With Nanotech the building blocks of matter become ours to play with– we literally become as gods, free to shape the universe. This might take a little longer than 5 years, but we’ll get there.
One of the themes of the PSFK NYC 2012 conference is “Creativity in Action.” Are there specific environments or processes that you use to foster creative thinking and novel ideas?
Tom Robbins says you can’t manufacture creativity or wonderment, but you can pull yourself out of context so dramatically that you gawk in amazement at the ubiquitous everyday wonders you’re culturally conditioned to ignore. I think this is key: To get new ideas we need to see the world with new eyes–we need to evoke a novel way of seeing things. For me that involves throwing myself into new situations. Some of the thinkers I respect the most have credited travel, walks in the park, and marijuana as creativity catalysts. Really, its anything that triggers free association and the right conceptual collision. We need disruption of the profane so that we can engage with the sacred and creative.
In past talks, you explore the idea of “engineering inspiration/epiphany and hacking the human operating system.” What is the most effective method you’ve found to create these flashes of insight?

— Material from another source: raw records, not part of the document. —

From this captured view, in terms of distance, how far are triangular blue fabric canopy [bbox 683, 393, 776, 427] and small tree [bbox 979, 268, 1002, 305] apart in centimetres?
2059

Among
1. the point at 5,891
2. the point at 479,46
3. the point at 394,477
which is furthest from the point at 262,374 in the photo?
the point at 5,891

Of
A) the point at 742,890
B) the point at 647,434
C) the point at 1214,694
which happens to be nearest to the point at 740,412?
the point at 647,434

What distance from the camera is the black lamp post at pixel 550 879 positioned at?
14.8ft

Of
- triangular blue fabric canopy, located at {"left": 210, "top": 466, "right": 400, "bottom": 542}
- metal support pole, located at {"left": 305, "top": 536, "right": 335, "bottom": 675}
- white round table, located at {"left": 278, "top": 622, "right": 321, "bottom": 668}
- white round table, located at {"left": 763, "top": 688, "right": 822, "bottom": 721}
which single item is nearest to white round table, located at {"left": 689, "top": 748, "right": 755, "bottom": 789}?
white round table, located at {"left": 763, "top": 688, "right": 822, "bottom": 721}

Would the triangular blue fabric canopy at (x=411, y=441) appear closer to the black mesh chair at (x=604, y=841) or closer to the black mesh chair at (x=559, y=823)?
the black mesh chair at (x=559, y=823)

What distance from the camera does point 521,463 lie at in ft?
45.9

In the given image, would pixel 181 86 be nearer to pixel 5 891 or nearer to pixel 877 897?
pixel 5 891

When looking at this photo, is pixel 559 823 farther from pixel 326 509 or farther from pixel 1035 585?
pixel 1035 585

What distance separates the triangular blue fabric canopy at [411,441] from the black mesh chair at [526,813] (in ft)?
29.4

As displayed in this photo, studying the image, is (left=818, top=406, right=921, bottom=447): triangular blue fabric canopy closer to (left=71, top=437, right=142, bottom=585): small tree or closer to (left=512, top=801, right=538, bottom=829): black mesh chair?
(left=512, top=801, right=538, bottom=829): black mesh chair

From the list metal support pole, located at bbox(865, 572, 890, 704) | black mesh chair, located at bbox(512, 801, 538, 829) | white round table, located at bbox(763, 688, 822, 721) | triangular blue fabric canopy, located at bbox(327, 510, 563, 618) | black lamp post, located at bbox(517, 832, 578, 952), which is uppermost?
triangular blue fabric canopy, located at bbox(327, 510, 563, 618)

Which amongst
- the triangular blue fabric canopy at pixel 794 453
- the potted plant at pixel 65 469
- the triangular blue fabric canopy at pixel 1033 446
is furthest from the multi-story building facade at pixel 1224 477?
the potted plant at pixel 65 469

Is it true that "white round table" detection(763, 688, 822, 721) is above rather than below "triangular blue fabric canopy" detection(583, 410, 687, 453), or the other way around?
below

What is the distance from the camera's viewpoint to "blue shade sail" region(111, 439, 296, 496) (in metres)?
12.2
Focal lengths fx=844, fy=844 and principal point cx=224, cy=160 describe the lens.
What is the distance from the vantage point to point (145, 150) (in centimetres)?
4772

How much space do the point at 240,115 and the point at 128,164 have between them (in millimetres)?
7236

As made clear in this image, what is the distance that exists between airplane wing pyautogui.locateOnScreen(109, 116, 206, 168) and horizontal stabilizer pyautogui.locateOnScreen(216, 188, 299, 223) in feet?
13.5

I like the term by Steve Silberman of performing a meta cognitive hack of the human operating system– we can do this by studying how environments shape our thinking. We need to learn to perceive the feedback loops between our creative and linguistic choices and our consciousness. Rich Doyle says once we realize the extraordinary capacity we have to literally sculpt our experience, we might get a sense of Vertigo…. except that when we harness this ability we see how truly free we really are. SO YES: We can engineer AWE by studying its precursors and planning for them. My short videos at vimeo.com/jasonsilva are my latest example at creating a ‘micro psychedelic’ experience using information technology instead of chemical technology, but they do the same thing: they epiphanize you by pulling you out of context and reformatting your consciousness a tad bit.